Monday, May 25, 2026

Ascertain Certainty to Assess Offer Variety

The ways in which you best present purchase alternatives to a shopper are determined in part by the degree of confidence the shopper has in choosing among those alternatives. This conclusion from a team of Northeastern University, University of Pennsylvania, and Arizona State University researchers follows their study of item reviews from almost 100,000 consumers spanning nearly 30 years. Product categories used in the studies included wines, beers, and cosmetics.
     Based on their findings, the researchers suggest that for shoppers who express notable uncertainty, frame your subsequent purchase suggestions as quite different from what they just tried, such as by highlighting distinguishing item characteristics. Correspondingly, if you’ve evidence that the shopper has high confidence, frame your next best offer as similar to what the shopper just selected.
     A challenge with taking this advice is correctly detecting the shopper’s degree of confidence. If you’ve access to a history of item reviews from the shopper, use the same method the researchers did: Analyze recent reviews with attention to tones of certainty and doubt. You could also do the same sort of thing by conversing with the shopper. For the researchers, phrasing such as “Beyond any doubt” indicated high confidence and “I really don’t know” indicated low confidence.
     The researchers’ findings highlight the value of an additional tool: Consider the degree of experience of the particular shopper with the particular item category. This can work because, in general, as a consumer gains more experience, their confidence regarding decisions for that item category will initially decrease as the consumer becomes acutely aware there’s much more to learn than they initially assumed. But as the consumer masters this learning and accumulates their own direct experience, confidence rebounds and grows.
     I’ll add my thought that if you can observe the shopper, maybe you should also notice how tightly they’re crossing their fingers while making the choice, signaling degree of hope good luck shines down to supplement low confidence.

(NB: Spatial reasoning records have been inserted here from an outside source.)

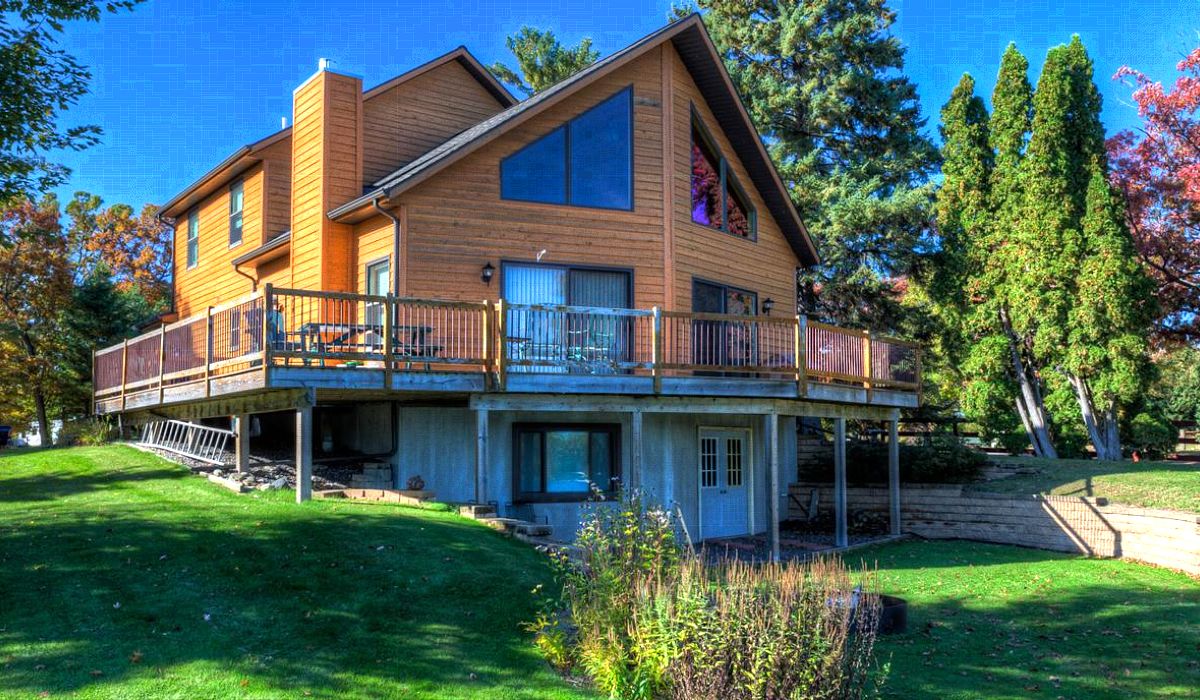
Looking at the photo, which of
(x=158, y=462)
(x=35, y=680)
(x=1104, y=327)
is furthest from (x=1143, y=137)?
(x=35, y=680)

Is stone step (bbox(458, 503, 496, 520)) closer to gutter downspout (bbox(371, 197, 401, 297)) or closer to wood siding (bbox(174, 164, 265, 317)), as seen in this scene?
gutter downspout (bbox(371, 197, 401, 297))

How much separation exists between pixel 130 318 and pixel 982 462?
928 inches

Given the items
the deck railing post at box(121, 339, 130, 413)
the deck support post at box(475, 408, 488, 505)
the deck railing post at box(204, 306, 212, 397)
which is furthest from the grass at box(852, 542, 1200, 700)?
the deck railing post at box(121, 339, 130, 413)

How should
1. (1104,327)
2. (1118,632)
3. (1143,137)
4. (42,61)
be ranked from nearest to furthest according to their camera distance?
(1118,632), (42,61), (1104,327), (1143,137)

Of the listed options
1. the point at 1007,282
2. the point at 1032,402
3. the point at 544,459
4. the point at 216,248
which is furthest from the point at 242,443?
the point at 1032,402

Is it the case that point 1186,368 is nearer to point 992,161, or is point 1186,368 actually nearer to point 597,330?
point 992,161

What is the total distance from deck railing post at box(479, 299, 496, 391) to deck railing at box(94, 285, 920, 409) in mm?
16

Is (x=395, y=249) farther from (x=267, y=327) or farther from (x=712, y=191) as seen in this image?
(x=712, y=191)

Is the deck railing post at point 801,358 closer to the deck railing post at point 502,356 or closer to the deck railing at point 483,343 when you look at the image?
the deck railing at point 483,343

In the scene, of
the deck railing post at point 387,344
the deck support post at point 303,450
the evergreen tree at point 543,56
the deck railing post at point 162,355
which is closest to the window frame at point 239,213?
the deck railing post at point 162,355

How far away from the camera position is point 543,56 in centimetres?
3909

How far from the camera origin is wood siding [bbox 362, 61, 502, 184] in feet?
59.7

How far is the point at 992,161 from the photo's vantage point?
25938 millimetres

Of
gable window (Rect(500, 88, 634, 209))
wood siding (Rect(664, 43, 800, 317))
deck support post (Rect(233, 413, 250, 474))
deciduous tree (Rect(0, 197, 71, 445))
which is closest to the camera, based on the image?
deck support post (Rect(233, 413, 250, 474))
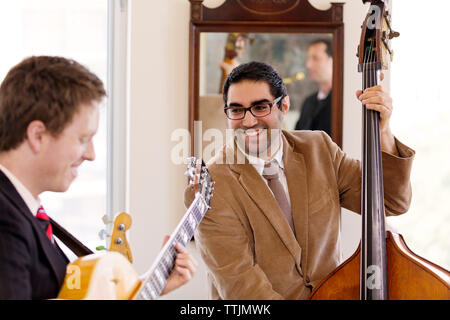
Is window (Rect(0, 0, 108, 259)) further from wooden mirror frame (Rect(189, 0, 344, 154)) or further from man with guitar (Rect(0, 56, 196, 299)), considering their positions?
man with guitar (Rect(0, 56, 196, 299))

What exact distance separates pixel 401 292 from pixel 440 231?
158 cm

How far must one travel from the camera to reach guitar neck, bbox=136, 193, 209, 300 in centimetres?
88

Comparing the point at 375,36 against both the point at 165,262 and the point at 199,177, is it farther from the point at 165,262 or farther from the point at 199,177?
the point at 165,262

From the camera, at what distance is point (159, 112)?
91.8 inches

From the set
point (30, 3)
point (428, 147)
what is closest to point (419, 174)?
point (428, 147)

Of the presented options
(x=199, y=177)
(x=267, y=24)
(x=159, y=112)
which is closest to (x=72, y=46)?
(x=159, y=112)

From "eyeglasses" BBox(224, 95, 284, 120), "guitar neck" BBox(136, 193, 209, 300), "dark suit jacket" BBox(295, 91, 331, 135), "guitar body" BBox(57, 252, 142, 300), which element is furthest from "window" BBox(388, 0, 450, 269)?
"guitar body" BBox(57, 252, 142, 300)

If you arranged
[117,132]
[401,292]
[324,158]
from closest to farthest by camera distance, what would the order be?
[401,292] → [324,158] → [117,132]

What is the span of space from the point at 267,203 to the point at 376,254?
365 millimetres

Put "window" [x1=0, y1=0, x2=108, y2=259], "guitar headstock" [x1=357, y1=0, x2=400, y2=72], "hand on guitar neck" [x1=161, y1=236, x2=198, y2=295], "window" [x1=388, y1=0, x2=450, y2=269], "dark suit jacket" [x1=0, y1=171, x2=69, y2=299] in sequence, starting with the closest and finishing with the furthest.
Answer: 1. "dark suit jacket" [x1=0, y1=171, x2=69, y2=299]
2. "hand on guitar neck" [x1=161, y1=236, x2=198, y2=295]
3. "guitar headstock" [x1=357, y1=0, x2=400, y2=72]
4. "window" [x1=0, y1=0, x2=108, y2=259]
5. "window" [x1=388, y1=0, x2=450, y2=269]

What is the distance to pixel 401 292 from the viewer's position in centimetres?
106

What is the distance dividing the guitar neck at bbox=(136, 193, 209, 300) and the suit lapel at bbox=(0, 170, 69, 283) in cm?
14

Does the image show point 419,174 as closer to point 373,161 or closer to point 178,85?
point 178,85

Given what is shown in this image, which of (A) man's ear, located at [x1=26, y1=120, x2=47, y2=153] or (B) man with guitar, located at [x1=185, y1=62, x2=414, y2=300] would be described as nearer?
(A) man's ear, located at [x1=26, y1=120, x2=47, y2=153]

     Research at University of Cincinnati, University of Florida, and University of Mississippi provides another perspective on the interplay of expertise with novelty. When the researchers offered choices of music samples to study participants, those who considered themselves music novices accepted a few new songs in a multitude of genres. The experts accepted a greater number of songs solely from one or a limited number of genres in which they considered themselves to have expertise. Certainty builds selectivity.